He shouted, “You could have forged that note.”

“What about the letters you wrote to her? What about the one that starts ‘Sweetest Suzi’, or the last one that called her a ‘conniving blackmailing bitch.’ They were even harder to read.”

His face went white and he snarled, “You wanted it as much as me, bitch. You led me on, telling me that I was your man. It wasn’t my fault you couldn’t take a real man!”

He turned on his heel and went to the door that would take him to the hallway. I stood trembling until I heard the roar of his car heading down the drive.

As I stood I felt arms around me and was enveloped in a hug from a crying Albert.

“Oh, my baby” he sobbed “I thought that something had happened but I didn’t know it was his fault.”

“You heard, then?” and he held me tighter.

“Yes I heard it all. I find it difficult to think that he’s a son of mine. Do you still have those papers?”

“No, I burned them all but he doesn’t know that.”

He kissed my forehead, “Good!”

Part 15 I Walk the Line

We went into the kitchen where a glass and a bottle stood.

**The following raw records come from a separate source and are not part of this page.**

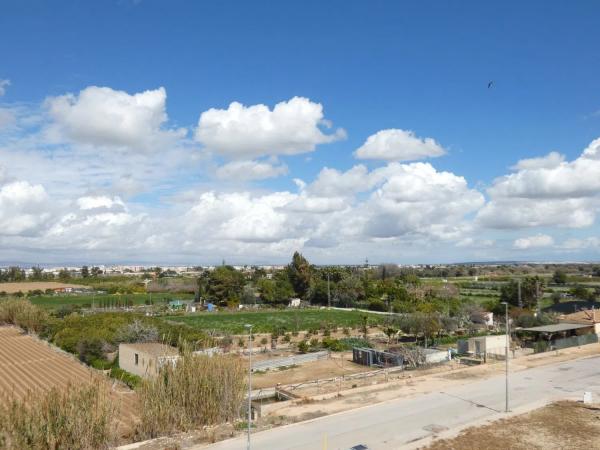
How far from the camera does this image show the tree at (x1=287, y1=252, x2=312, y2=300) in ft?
338

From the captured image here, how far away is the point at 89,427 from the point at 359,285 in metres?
79.0

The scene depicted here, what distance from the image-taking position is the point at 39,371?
132 feet

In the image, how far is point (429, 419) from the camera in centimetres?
2467

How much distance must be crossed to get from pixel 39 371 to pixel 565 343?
4612 cm

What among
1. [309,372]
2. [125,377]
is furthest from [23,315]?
[309,372]

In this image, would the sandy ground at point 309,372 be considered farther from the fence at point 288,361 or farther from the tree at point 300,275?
the tree at point 300,275

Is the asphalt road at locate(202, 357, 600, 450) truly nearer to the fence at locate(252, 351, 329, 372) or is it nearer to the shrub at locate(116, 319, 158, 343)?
the fence at locate(252, 351, 329, 372)

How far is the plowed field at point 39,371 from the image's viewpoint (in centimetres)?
3088

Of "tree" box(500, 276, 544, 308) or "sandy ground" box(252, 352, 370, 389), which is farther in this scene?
"tree" box(500, 276, 544, 308)

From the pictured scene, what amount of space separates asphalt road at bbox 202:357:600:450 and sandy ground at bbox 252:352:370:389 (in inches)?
404

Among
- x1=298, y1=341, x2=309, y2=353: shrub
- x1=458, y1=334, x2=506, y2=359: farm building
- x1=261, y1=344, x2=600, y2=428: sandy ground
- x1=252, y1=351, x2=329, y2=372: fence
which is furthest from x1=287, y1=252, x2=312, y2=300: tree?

He must have just stopped and come to listen.

He put the bottle and glass away and filled a kettle, pulling a couple of mugs from the shelf.

“Nice cup of coffee, I think,” he said, “Good for thinking with.”

While the water was coming to the boil he called the eldest son and asked him to come to the house as soon as he could and bring his wife with him.

We were just sitting with our empty mugs in front of us when they arrived, having not said a word in that time. You could almost see his brain working.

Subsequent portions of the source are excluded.